One of the main narratives that have emerged is that Southgate is supposedly ‘afraid to take the handbrakes off’.

England, with their enviable wealth of talent, should be playing in a more attacking, exciting way in the eyes of these naysayers.

And there is no doubt that the team’s approach is cautious — at Euro 2020, the Three Lions scored just twice from three games in the group stages and with the exception of the 4-0 quarter-final defeat of Ukraine, were similarly conservative in the knockout stages.

But has this somewhat negative approach not been working extremely well for them?

Perhaps, they played with greater freedom under Roy Hodgson, but that led to some fairly ignominious and hasty tournament exits.

Yet especially after what has been largely described as a boring 0-0 draw with USA on Friday night, the knives appear to be out for Southgate, despite the fact that the result has all but guaranteed England’s progression to the round of 16.

Many have called for the inclusion of Phil Foden in the starting XI — but Southgate kept the Man City star on the bench last night and gave him a paltry 19 minutes of action against Iran.

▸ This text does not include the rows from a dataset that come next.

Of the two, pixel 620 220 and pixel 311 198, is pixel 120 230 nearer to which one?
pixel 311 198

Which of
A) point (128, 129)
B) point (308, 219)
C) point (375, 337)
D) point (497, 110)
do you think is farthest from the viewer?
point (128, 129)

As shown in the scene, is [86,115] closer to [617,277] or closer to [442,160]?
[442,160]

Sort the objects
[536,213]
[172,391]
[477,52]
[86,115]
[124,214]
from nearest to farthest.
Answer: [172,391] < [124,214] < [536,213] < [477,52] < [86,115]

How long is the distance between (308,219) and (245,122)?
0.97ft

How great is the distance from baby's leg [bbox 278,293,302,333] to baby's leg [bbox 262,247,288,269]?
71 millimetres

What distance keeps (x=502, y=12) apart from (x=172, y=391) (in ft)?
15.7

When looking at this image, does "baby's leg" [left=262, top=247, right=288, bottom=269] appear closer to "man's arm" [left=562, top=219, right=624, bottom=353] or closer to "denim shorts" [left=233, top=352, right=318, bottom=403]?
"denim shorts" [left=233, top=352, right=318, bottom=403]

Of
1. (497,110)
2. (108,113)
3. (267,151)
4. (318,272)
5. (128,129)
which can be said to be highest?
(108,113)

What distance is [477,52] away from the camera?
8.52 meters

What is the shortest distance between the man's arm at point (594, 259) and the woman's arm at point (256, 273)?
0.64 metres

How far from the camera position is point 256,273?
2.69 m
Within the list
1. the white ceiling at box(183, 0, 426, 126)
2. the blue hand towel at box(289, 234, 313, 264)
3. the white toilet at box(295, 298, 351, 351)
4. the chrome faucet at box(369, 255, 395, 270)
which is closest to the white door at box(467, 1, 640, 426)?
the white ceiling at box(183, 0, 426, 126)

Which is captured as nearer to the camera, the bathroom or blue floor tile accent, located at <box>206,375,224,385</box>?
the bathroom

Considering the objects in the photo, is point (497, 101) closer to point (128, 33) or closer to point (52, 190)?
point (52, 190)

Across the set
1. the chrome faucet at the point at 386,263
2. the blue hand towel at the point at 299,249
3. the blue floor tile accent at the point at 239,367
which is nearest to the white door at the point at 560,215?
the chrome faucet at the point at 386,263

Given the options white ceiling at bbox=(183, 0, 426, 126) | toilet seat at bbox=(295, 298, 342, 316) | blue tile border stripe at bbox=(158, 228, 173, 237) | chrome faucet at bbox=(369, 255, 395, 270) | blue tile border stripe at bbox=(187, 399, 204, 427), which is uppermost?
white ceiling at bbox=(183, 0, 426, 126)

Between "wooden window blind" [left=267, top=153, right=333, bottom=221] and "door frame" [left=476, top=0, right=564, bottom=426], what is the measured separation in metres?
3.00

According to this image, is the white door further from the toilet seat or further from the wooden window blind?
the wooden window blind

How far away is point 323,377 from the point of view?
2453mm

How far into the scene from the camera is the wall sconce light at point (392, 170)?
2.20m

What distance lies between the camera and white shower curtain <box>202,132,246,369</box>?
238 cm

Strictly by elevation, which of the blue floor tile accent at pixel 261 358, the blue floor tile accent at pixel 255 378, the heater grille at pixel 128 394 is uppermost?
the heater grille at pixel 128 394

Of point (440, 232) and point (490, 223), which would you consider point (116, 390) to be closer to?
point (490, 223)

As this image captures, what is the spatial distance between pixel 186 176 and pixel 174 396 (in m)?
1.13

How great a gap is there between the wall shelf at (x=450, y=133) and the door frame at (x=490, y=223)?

Consequently, Foden is fast becoming the cause celebre of the agitators. The 22-year-old is the inevitable Liam Brady/Wes Hoolahan-type figure in this scenario — the supreme creative talent whose absence supposedly encapsulates the rigidity of a bankrupt system and whose presence would somehow magically transform everything.

On the other hand, I don’t think I’m alone on these shores in finding the increasing anti-Southgate sentiment across the water a little strange, but then an English journalist might be similarly bemused by the tone of some of my reporting towards the final days of the O’Neill era.

In the end, it all seemingly comes down to a simple footballing truth. People who follow a sports team with an intensity bordering on obsession are so invested that they nearly always assume they should be doing better somehow. To more neutral and less impassioned observers, though, they are often performing about as well as can be expected.